Олег успокоил ее как мог и перешел в квартиру убитого.
Судмедэксперт работавшей там оперативной группы жадно курил у раскрытой на кухне форточки. Олега он встретил с юмором.
– Захаров, – закатанные рукава, поросшие густой растительностью руки, окровавленные перчатки придавали ему вид мясника, – невезучий ты. Только тебе дело дали, как ты нам вторую расчлененку подбрасываешь. Но этот похлеще будет. – Он кивнул на дверь в комнату, где лежал покойник, и спросил, уже серьезно: – Маньяк?
– Возможно, – сдержанно ответил Олег.
– Но серийный, это точно, – уверено констатировал медик. – Почерк тот же. Пальцы отрезал, как и на рынке. Но тут он не спешил, поэтому сначала оторвал плоскогубцами ногти. А голову отрезал уже потом. И судя по гримасе убиенного, отрезал еще у живого.
В автобусе разговоров конечно же только и было, что о взрыве на улице Гурьянова. Сначала жалели погибших, ругали власти за нерасторопность, потом взялись за кавказцев вообще и за чеченцев в частности. Автобус был единодушен – звери!
Когда молодой парень в красно-белом шарфе подвел итог – «вешать всех черных без суда», сидевшая впереди женщина, до этого прятавшая лицо, подняла голову.
«Вешать собрался, – сказала она фанату. – Начни с меня! Я чеченка!» Соседка испуганно дергала ее за рукав: «Мирам, сестра, не надо». «Что ты меня держишь! – закричала на нее Мирам и опять обратилась к фанату: – Что я тебе сделала? Я в Москве пять лет живу, никого не обидела, детей воспитываю! Ты и меня вешать будешь?»
Интеллигентного вида мужчина сказал неуверенно: «Нельзя же весь народ в террористы записывать». Его поддержала седая старушка: «Конечно, женщины невиноваты. Их дело простое, материнское, детей растить».
Троллейбус притих.
Отвернувшийся к окну и вроде бы неучаствующий в общем разговоре парень в спортивной шапочке буркнул: «Воспитает… будущих террористов». Его никто не услышал.

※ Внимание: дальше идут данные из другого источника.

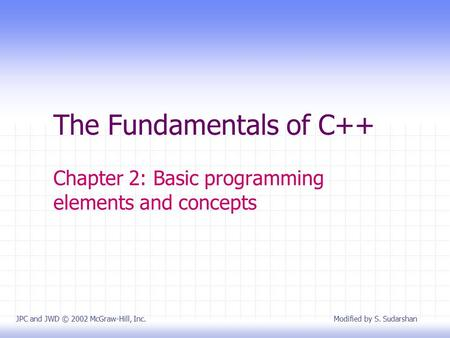 The Fundamentals of C++ Chapter 2: Basic programming elements and concepts JPC and JWD © 2002 McGraw-Hill, Inc. Modified by S. Sudarshan.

Коренастый мужчина в джинсе, по виду рабочий, спешащий домой после смены, прервал паузу: «Цацкайтесь с ними. – Он передразнил интеллигента: – Не дай бог целый народ обидеть… А когда вам на головы срать начнут, вы и тогда про права человека петь будете? – И повернулся к чеченке: – Обиделась?»
Та сверкнула черными глазами. Рабочий: «А если ты такая обидчивая, что же в Москву к русским приехала? Ехала бы к своим: к туркам, к арабам. А то как независимость, так русских от себя гоните, а как жрать нечего, так опять к нам. И все равно мы плохие – захватчики, оккупанты». «Не ты меня кормишь», – ответила чеченка. «Не я? – усмехнулся рабочий. – Твой муж, что ли, у станка стоит?» – «Он побольше твоего зарабатывает, он – менеджер». «Это понятно, работать вас не заставишь, а спекулировать…»
Люди говорили все разом, но теперь некоторые защищали женщин.
Рабочий закричал интеллигенту, возглавившему умеренных: «У тебя, наверное, портрет Дудаева над кроватью… Говоришь, женщины не виноваты, а спроси у нее, как она к Басаеву относится, спроси?»
Мирам, бледнея, поджала тонкие губы.
«Ну, скажи, что Басаев террорист и убийца, – требовал от нее рабочий. – Скажи!.. Молчишь». «Ваши солдаты в селах тоже не боевиков убивали», – прошептала чеченка.
На задней площадке военный в форме авторитетно объяснял соседям: «Мирное население в полосе боевых действий становится жертвой войны. Это неизбежно. Это закон. Во Второй мировой войне потери среди гражданских лиц в десятки раз превысили потери среди военных. Но одно дело, когда некомбат случайно попадает под бомбу и снаряд, и совсем другое – сознательно забраться в больницу».
Чеченка затравленно озиралась. Фанат азартно крикнул ей: «А добрый у нас народ! В Грозном русскому за подобные речи уже небось давно перо в бок воткнули бы».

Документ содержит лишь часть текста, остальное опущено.